The Logic of Nuclear Arms

On the eve of a nuclear arms treaty with Iran, the nature of which I cannot guess at, my shopping trip musings turned to the logic of nuclear arms. The general background, I learned later, is that we have nations with nuclear arms, nations without them, and one nation (Israel) which will not say so one way or the other. There is a major treaty, the Non-Proliferation Treaty (NPT), 1968, to which most nations are signatories except North Korea; North Korea had once been a signatory but then withdrew. Four nations have never signed NPT: India, Israel, Pakistan, and South Sudan. Of those outside the NPT, India, Pakistan, and North Korea have nuclear warms; South Sudan has none; Israel is believed to have them.

Iran is a signatory but believed to be in violation of the NPT.

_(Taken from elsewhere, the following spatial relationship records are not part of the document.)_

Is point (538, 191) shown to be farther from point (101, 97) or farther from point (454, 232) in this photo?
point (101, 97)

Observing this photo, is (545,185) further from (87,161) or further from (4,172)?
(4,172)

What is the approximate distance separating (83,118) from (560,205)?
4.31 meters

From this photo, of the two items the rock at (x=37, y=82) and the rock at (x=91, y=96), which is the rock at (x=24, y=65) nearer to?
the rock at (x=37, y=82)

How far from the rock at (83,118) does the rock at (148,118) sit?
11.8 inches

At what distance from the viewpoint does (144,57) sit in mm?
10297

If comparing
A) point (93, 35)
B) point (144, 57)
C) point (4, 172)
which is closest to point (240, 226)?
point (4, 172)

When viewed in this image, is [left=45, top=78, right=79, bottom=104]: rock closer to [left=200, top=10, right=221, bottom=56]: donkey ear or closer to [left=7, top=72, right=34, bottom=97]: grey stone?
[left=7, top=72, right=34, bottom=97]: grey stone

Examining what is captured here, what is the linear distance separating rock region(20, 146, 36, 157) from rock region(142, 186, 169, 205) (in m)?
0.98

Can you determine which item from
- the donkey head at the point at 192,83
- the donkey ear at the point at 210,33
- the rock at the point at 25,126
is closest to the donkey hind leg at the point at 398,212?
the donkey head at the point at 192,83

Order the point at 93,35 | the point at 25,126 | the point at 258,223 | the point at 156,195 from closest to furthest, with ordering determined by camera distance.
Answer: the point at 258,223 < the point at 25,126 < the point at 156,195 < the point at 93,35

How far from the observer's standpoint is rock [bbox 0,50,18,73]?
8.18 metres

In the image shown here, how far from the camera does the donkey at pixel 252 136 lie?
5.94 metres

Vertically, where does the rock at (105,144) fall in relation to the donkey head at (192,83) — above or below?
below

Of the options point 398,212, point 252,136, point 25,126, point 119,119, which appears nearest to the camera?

Now the logic seems to be, here, that some nations are “grandfathered in” and thus no one disputes their ownership. Others fall, through alliances, under the protection of those who do. Iran is something of an exception, being the sole major Sh’ia nation and not a member of a recognized bloc. But it is geographically also close to Israel, a nation with an ambiguous status, but most closely allied with the United States. Therefore Iran is the target of very, very special oversight. But why? Because it threatens Israel? That assumption is at least logical.

Nothing else is in this context. If nuclear arms are so dangerous, why may so many have them. Why is no pressure placed on India to rid itself of such arms? Is that because it is aligned to the West, more or less?

I wonder what would happen if Iran withdrew from the NPT. It would at least make logical sense, in a way, because no one seems intent on attacking India, Pakistan, or even North Korea. So the problem seems to be—Israel. And its ambiguous status. Maybe they are the chosen people. And Truman must have known that when he finally agreed to impose an Israeli state on Palestinian territory—or was Palestine a British Colony then? I better stop before I drown in an overflow of muddy logic.